Two sets are equal if they have the same elements. That is, if \(\forall \; x, x \in A \iff x \in B\), then \(A = B\). In particular, there is only one empty set \(\emptyset\).

A set \(B\) is a subset of \(A\), written “\(B \subseteq A\)” or “\(B \subset A\)”, if every element of \(B\) is an element of \(A\). \(B\) is said to be a proper subset of \(A\) if \(B \subseteq A\) and \(B \neq A\) (also write \(B \subsetneq A\)).

Note that \(A = B\) iff \(A \subseteq B\) and \(B \subseteq A\).

If \(A\) is a set and \(P\) is a property of (some) elements of \(A\), we can write \(\{x \in A : P(x)\}\) for the subset of \(A\) comprising of those elements for which \(P(x)\) holds, this is called subset selection.
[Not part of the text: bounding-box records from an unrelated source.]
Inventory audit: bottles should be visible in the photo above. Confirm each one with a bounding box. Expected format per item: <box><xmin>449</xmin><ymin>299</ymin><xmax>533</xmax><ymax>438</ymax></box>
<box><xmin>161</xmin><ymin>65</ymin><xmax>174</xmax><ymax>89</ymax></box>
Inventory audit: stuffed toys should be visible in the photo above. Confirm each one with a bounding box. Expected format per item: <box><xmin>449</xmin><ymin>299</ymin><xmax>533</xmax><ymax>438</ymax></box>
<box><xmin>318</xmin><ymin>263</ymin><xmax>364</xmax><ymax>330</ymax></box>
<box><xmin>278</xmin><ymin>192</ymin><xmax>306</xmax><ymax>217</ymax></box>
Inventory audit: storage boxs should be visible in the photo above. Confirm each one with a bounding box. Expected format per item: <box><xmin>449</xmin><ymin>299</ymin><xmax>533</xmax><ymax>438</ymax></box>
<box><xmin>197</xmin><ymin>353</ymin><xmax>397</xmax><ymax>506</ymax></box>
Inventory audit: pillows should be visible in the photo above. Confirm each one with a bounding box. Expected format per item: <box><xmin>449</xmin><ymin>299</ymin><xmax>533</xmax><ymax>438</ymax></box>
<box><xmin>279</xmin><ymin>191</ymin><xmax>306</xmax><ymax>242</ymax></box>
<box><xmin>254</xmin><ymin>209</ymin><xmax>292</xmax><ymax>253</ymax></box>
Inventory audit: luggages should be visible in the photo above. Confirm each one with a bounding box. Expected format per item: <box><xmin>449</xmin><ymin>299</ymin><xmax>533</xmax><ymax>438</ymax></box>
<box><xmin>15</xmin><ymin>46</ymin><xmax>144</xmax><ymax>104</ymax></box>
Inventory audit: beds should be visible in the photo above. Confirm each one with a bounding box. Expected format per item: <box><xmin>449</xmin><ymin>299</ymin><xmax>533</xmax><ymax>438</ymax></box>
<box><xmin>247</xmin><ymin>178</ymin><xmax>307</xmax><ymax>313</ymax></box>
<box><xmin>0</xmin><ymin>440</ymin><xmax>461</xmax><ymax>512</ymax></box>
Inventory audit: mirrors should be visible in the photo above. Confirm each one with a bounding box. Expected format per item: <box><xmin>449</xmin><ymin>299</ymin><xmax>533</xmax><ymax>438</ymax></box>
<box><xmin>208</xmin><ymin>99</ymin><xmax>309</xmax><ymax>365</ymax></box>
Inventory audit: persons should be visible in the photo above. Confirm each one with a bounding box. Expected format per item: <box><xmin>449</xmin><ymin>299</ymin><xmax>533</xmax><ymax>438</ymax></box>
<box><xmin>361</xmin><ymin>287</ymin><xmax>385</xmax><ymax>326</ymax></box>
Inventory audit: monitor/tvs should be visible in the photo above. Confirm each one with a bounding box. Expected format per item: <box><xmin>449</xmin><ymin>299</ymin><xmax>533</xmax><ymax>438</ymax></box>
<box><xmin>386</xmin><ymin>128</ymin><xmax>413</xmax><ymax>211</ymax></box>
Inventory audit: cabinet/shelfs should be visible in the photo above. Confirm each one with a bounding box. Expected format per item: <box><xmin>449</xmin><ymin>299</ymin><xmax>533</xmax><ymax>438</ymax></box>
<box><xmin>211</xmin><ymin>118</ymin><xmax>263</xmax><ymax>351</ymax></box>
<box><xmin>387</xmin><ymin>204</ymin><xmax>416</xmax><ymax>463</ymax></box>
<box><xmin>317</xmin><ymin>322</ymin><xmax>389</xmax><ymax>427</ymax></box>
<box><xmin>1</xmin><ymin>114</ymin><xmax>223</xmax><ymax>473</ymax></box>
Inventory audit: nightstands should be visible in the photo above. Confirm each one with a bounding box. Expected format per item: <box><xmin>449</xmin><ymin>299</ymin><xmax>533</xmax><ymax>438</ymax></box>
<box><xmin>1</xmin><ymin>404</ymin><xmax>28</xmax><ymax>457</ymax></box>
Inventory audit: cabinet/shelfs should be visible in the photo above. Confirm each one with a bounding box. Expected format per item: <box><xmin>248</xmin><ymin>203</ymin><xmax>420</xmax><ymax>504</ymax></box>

E.g. \(\{n \in \mathbb{N} : n \text{ is prime}\} = \{2, 3, 5, 7, 11, \dots\} \subseteq \mathbb{N}\).

If \(A\) and \(B\) are sets, then their union \(A \cup B\) is \[\begin{align*} A \cup B = \{x : x \in A \text{ or } x \in B\}. \end{align*}\]

Their intersection \(A \cap B\) is defined to be \[\begin{align*} A \cap B = \{x: x \in A \text{ and } x \in B\}. \end{align*}\]
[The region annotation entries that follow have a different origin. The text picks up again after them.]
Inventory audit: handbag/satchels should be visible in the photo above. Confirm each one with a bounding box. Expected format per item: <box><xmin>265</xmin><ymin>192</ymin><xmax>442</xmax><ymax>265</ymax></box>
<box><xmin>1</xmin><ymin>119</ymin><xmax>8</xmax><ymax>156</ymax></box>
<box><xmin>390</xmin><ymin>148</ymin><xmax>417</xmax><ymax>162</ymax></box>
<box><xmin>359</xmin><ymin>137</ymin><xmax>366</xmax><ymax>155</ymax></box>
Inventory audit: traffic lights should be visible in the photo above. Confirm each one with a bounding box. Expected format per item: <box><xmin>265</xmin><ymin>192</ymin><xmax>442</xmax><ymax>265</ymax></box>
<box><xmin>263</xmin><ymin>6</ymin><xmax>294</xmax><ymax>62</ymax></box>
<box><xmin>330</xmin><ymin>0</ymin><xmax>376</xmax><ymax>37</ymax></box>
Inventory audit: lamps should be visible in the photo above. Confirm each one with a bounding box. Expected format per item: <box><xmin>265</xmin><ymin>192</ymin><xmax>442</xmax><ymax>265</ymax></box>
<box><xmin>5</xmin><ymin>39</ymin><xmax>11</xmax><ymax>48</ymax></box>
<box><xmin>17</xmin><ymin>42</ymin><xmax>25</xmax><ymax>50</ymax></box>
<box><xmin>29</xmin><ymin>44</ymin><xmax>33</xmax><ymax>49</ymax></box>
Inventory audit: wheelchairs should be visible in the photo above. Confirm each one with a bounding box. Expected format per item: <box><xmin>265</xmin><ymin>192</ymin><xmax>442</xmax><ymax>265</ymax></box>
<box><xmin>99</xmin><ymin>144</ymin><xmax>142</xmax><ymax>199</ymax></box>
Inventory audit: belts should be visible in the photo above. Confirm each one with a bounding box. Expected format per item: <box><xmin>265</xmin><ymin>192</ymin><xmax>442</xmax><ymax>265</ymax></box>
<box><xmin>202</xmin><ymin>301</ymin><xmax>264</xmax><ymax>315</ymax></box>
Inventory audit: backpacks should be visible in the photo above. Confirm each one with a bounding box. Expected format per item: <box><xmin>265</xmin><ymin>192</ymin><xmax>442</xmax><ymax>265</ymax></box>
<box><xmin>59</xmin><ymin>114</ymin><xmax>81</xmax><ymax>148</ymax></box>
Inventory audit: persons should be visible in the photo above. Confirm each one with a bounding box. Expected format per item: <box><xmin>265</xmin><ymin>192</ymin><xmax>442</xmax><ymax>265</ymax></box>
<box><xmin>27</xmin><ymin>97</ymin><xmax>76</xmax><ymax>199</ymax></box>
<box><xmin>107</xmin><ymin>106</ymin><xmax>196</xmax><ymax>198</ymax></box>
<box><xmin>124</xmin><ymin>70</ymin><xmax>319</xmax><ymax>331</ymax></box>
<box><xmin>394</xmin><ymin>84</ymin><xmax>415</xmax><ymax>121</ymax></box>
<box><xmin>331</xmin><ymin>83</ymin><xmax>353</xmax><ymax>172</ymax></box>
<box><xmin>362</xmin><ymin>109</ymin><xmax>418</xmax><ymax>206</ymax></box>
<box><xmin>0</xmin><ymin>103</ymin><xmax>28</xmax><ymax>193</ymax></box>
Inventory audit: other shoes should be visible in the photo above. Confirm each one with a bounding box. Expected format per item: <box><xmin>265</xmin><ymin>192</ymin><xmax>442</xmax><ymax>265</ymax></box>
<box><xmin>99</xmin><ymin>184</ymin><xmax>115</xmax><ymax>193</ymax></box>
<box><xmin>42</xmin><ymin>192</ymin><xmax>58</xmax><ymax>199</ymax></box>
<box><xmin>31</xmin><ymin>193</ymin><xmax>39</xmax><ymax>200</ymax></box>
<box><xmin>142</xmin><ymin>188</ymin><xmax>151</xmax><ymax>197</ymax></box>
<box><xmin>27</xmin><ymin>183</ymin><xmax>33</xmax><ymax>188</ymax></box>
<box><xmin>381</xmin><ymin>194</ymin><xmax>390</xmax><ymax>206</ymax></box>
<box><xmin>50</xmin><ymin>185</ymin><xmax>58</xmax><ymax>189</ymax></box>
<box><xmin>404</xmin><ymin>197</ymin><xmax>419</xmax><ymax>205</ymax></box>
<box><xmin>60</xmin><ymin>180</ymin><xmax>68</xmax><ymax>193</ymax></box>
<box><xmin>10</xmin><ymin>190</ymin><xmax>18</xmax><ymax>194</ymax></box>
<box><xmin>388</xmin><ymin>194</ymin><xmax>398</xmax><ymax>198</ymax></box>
We say \(A\) and \(B\) are disjoint if \(A \cap B = \emptyset\)¹⁵ Note that we can view intersection as a special case of subset selection: \(A \cap B = \{x \in A : x \in B\}\).
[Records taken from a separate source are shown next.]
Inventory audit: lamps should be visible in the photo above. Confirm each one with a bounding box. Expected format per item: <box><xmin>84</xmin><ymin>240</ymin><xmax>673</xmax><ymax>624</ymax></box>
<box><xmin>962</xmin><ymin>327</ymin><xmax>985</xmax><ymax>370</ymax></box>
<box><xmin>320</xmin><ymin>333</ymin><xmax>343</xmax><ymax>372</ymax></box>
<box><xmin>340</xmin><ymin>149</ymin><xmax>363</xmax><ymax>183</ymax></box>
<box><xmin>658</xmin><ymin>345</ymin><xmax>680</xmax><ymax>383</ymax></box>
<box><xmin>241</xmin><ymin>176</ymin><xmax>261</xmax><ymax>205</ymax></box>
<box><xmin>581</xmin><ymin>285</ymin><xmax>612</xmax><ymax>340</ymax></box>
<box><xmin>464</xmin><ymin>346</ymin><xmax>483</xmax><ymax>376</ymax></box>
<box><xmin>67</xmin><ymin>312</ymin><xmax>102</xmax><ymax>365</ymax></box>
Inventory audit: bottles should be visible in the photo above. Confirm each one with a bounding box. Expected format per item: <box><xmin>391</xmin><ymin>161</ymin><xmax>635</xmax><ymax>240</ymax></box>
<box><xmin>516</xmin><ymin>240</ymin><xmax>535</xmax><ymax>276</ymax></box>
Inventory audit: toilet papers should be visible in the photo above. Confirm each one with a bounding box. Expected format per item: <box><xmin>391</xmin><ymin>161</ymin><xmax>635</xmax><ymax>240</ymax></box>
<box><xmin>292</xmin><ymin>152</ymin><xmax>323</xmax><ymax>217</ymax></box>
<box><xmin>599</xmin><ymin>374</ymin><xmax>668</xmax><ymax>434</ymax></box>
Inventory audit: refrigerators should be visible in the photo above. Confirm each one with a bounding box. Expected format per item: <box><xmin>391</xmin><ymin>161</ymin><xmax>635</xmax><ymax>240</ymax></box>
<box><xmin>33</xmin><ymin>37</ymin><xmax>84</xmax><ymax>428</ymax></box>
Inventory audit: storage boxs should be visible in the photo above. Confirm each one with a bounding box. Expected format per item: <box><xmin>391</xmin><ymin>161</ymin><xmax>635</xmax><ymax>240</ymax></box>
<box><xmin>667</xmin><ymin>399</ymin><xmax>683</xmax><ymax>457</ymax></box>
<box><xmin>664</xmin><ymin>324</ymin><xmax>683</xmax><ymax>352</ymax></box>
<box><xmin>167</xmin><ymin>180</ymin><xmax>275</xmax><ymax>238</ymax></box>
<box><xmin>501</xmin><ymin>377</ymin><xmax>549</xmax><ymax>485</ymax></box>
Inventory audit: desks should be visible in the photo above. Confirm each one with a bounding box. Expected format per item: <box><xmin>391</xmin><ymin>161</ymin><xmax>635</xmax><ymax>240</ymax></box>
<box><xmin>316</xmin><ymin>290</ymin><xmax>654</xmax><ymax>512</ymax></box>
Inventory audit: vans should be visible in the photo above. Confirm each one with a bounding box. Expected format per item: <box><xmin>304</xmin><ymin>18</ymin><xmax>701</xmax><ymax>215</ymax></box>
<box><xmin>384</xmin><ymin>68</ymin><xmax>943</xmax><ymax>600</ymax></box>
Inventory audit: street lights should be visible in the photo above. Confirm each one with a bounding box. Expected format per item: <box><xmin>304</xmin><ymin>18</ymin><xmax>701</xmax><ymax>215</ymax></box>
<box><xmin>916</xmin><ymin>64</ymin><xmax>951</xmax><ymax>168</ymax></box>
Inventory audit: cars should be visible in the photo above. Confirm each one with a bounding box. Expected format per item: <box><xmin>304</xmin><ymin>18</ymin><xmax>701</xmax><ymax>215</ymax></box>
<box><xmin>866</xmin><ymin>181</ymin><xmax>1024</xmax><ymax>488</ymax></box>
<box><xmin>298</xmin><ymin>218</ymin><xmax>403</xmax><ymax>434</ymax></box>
Similarly, we have the set difference \(A \setminus B = \{x \in A : x \notin B\}\).

Note that \(\cup\) and \(\cap\) are both commutative and associative. Also, \(\cup\) is distributive over \(\cap\), i.e. \[\begin{align*} A \cup (B \cap C) = (A \cup B) \cap (A \cup C), \end{align*}\] and \(\cap\) is distributive over \(\cup\), i.e. \[\begin{align*} A \cap (B \cup C) = (A \cap B) \cup (A \cap C). \end{align*}\]

Proof. To prove \(A \cap (B \cup C) = (A \cap B) \cup (A \cap C)\), show that LHS \(\subseteq\) RHS and RHS \(\subseteq\) LHS, so LHS \(=\) RHS.

If \(x \in A \cap (B \cup C)\), then \(x \in A\) and \(x \in B \cup C\), so \(x \in A\) and (\(x \in B\) or \(x \in C\)).
If \(x \in B\), then \(x \in A \cap B\), and if \(x \in C\), then \(x \in A \cap C\). Hence, in any case \(x \in (A \cap B) \cup (A \cap C)\).

Conversely, suppose \(x \in (A \cap B) \cup (A \cap C)\), then \(x \in A \cap B\) or \(x \in A \cap C\).
If \(x \in A \cap B\), then \(x \in A\) and \(x \in B \cup C\).
If \(x \in A \cap C\), then \(x \in A\) and \(x \in B \cup C\), so in any case \(x \in A \cap (B \cup C)\).

If \(A_1, A_2, A_3, \dots\) are sets, then \[\begin{align*} \bigcap_{n = 1}^\infty A_n &= A_1 \cap A_2 \cap A_3 \cap \dots \\ &= \{x : x \in A_n \text{ for all } n \in \mathbb{N}\}. \\ \text{Similarly } \bigcup_{n = 1}^\infty A_n &= A_1 \cup A_2 \cup A_3 \cup \dots \\ &= \{x : x \in A_n \text{ for some } n \in \mathbb{N}\}. \end{align*}\] Warning: \(\bigcup_{n = 1}^\infty A_n\) is not the “limit” of anything!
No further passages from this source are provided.